Hi there,
I had a bit of a play on the weekend and was able to get the search results using the following approach(note that this was for a Windows application, rather than a web app):
I had a hidden WebBrowser control that I passed in the search URL:
- Code: Select all
<YourPath>/Default.htm#search-<YourSearchQuery>
Once the document was loaded, I found the <ul> element with the id attribute value of "resultList". This element contains all of the search information and looks something like this:
- Code: Select all
<ul id="resultList"><li><h3 class="title"><a href="#Tech Writing Procedures/Automated Builds.htm?Highlight=Automated Build"><b>Automated</b> <b>Build</b>s</a></h3><div class="description">The technical documentation is automatically built and published each night at 5 pm.

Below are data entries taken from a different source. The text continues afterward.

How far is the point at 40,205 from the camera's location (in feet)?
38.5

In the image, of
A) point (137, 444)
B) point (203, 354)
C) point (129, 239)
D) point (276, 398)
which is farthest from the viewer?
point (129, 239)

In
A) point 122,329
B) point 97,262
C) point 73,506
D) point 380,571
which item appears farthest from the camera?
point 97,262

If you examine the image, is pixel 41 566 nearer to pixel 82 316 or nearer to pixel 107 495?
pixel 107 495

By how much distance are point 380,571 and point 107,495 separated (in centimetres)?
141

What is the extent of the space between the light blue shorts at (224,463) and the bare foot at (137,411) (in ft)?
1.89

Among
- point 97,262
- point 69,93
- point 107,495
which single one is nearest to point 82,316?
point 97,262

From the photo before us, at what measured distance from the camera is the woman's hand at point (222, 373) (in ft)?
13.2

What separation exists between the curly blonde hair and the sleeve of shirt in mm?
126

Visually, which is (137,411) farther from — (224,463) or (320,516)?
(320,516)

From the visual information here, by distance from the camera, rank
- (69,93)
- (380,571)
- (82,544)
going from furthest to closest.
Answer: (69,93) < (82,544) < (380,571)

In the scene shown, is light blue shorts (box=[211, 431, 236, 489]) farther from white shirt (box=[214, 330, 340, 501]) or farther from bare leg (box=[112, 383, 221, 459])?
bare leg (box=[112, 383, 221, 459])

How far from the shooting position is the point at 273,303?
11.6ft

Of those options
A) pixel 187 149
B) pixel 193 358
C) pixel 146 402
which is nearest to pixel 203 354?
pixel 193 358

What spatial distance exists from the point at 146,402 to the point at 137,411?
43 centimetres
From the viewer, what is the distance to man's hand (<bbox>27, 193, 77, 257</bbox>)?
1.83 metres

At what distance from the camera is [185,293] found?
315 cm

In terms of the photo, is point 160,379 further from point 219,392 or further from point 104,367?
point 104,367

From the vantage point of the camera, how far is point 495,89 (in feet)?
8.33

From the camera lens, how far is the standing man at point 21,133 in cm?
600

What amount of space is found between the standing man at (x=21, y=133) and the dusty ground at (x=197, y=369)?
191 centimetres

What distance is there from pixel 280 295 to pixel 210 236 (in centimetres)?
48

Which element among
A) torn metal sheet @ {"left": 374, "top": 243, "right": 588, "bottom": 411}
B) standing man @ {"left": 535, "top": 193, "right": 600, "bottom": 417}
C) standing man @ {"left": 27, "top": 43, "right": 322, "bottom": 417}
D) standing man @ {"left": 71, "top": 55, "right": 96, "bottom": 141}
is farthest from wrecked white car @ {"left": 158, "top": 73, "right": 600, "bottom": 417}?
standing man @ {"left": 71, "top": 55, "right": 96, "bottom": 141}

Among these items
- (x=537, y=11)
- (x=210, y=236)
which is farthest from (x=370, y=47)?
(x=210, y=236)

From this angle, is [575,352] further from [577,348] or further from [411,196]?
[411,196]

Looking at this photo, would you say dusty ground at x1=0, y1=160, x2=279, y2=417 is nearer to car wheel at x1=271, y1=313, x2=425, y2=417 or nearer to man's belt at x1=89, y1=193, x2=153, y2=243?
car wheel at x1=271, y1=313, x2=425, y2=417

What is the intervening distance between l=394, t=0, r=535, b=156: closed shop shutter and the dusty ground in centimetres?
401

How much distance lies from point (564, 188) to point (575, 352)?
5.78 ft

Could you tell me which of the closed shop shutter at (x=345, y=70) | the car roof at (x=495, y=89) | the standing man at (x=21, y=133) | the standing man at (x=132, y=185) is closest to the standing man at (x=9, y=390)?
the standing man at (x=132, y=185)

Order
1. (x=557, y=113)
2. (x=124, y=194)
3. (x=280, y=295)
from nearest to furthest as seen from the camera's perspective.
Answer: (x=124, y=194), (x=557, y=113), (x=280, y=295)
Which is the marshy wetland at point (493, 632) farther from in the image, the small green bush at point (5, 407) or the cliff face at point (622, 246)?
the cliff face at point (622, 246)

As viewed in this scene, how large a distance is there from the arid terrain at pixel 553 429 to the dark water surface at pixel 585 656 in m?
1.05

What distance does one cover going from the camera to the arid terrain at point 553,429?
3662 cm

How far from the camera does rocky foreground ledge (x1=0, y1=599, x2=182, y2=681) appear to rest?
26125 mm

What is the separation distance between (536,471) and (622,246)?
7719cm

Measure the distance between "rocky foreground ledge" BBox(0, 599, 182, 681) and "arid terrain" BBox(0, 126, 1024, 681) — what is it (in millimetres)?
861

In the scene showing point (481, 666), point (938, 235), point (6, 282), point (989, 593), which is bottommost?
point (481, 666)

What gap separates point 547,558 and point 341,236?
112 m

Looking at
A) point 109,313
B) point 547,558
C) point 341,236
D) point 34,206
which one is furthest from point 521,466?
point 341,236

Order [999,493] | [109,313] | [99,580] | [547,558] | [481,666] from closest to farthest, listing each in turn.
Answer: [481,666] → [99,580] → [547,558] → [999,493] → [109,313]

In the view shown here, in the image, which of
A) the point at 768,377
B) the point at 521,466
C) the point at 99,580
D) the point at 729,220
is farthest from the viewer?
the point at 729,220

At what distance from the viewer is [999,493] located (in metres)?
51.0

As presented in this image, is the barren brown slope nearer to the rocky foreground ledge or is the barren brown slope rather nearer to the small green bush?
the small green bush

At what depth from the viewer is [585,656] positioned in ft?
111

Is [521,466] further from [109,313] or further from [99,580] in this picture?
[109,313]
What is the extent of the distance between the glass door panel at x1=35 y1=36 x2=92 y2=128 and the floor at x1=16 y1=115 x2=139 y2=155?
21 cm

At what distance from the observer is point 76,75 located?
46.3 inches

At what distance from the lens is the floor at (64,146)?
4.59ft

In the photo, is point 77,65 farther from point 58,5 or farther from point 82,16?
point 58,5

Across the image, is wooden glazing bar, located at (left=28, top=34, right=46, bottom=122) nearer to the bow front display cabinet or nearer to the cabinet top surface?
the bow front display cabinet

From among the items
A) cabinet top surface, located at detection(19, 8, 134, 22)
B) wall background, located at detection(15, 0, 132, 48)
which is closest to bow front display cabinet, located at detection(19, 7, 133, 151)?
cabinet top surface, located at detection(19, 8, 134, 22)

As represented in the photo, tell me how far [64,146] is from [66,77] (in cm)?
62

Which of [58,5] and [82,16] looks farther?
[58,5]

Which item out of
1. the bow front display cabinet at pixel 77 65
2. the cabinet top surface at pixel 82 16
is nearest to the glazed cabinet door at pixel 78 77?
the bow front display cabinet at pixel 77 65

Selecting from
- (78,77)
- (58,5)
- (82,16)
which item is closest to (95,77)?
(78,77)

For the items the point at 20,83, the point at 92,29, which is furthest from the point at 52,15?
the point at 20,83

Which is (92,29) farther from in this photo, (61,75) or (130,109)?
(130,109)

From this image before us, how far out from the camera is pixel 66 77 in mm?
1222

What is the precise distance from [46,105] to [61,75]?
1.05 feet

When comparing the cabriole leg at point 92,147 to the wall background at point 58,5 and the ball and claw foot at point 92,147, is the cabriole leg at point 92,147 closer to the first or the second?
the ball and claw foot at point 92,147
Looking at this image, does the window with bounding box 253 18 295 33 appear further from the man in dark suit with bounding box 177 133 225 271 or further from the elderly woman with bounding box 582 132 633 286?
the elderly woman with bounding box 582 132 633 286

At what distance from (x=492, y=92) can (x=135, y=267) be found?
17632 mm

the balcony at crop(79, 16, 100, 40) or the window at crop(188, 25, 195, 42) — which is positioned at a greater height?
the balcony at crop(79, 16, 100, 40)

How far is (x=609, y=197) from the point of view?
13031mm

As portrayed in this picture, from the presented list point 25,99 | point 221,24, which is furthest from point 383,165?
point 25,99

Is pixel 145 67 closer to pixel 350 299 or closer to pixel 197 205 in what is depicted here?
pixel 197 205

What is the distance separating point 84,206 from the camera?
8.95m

Overview of the <b>Build</b> Process The overnight <b>build</b> currently performs the following tasks: Author-it documents are built. Flare documents are built. The documents are uploaded to Overnight<b>Build</b> folder. The document ...</div><div class="url"><cite>Tech Writing Procedures/Automated Builds.htm</cite></div></li>
</ul>
There is one <li> child element per search result. This contains the following child elements:
<h3> - The title and URL for the topic (I think this is what you need)
<div> - The meta description or the first paragraph of the topic if no meta description has been set.
From there, it was simply a case of iterating through each <li> child element and extracting the required information.
At this point I should probably point out that I am a Technical Writer that does a bit of development work on the side. Being a self-taught coder, there is probably a more elegant way to extract this information that I am not aware of. However, the above does work, so at least there is one option.
"In an ideal world, software should be simple, well designed, and completely intuitive to end users. In the real world, good documentation is king."